Npm version 9 (npm@9), the current stable version of npm, will similarly install dependencies referenced inside a cached package’s package.json when using the –offline config.

The yarn and pnpm package managers that are alternatives to npm are also vulnerable and will execute scripts referenced in the package.json file that are absent from the manifest. Yarn will also prefer the package version defined in package.json over the one in the manifest. Because these two values can be different, it opens the door to a downgrade attack.

Downgrade attacks are dangerous because a package can be replaced with an older version that has a known vulnerability. There’s no shortage of package versions with vulnerabilities, even in the actively maintained projects. Last week researchers from Snyk and Redhunt Labs released the findings of a research project that involved scanning more than 11,000 repositories belonging to the top 1,000 organizations on GitHub. The scan looked for vulnerabilities in the dependencies listed in those projects that spanned multiple programming languages. For JavaScript (npm and yarn), the team extracted 1.9 million dependencies and identified around 550,000 instances of known vulnerabilities in them.
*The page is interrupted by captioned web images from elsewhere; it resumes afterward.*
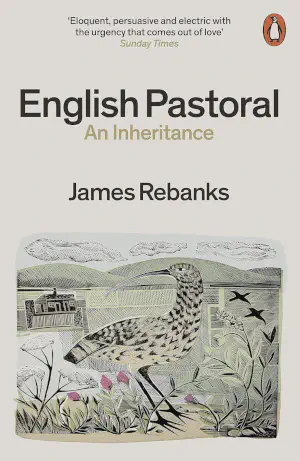 Cover of 'English Pastoral' by James Rebanks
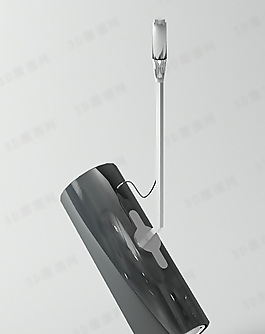3D射燈模型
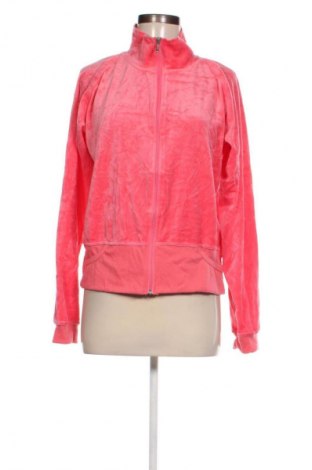 Damen Fleece Sweatshirt, Größe XL, Farbe Rosa, Preis 26,99 €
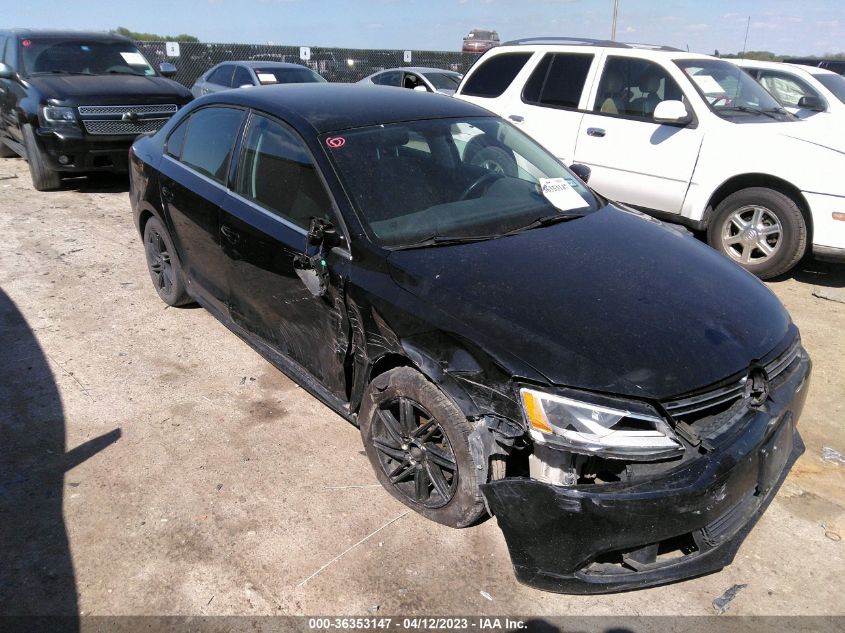 2013 VOLKSWAGEN JETTA SEDAN SE - 3VWDP7AJ7DM412994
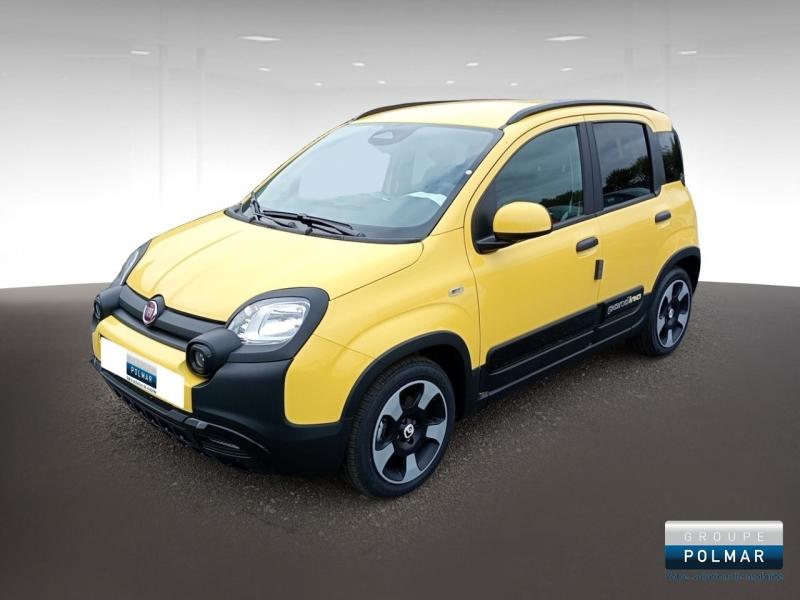 FIAT Panda - Groupe Polmar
Clarke thinks this issue falls under different vulnerability categories, but at the very least CWE-602 Client-Side Enforcement of Server-Side Security. He notes that “there is a history of relying heavily on the client (aka the npm CLI) to do work that should be done server-side.”

Aside from the aforementioned client-side package managers, the issue also impacts other third-party tools and package registries, including security-focused ones: Snyk, the Chinese NPM Mirror, the CloudFlare npm CDN mirror, the UNPKG CDN mirror, Skypack, JSPM, and even local repositories created with jFrog’s Artifactory.

No easy fix for manifest confusion vulnerability

Fixing this issue and suddenly enforcing validation is not straightforward and might take a while until GitHub comes up with a solution because there are likely many packages that have this manifest confusion and not for malicious reasons. Clarke noted that the npm CLI itself causes such inconsistencies, too. For example, when publishing a package through the npm CLI where a binding.gyp file is located inside the project, the client will add an entry to the manifest file called: “node-gyp rebuild” scripts.install. This entry will not be present in the package.json file.

“GitHub is understandably in a tough spot,” Clarke said. “The fact that npmjs.com has functioned this way for over a decade means that the current state is pretty much codified and likely to break someone in a unique way. As mentioned before, the npm CLI itself relies on this behavior and there are potentially other non-nefarious uses of this in the wild today.”

Users should contact any known authors of tools that rely on npm and ask them to rely on package.json information rather than the manifest, except for the version and name which could different for legitimate reasons. Another option would be to use a proxy between the client and the registry that strictly validates the metadata from both sources for consistency.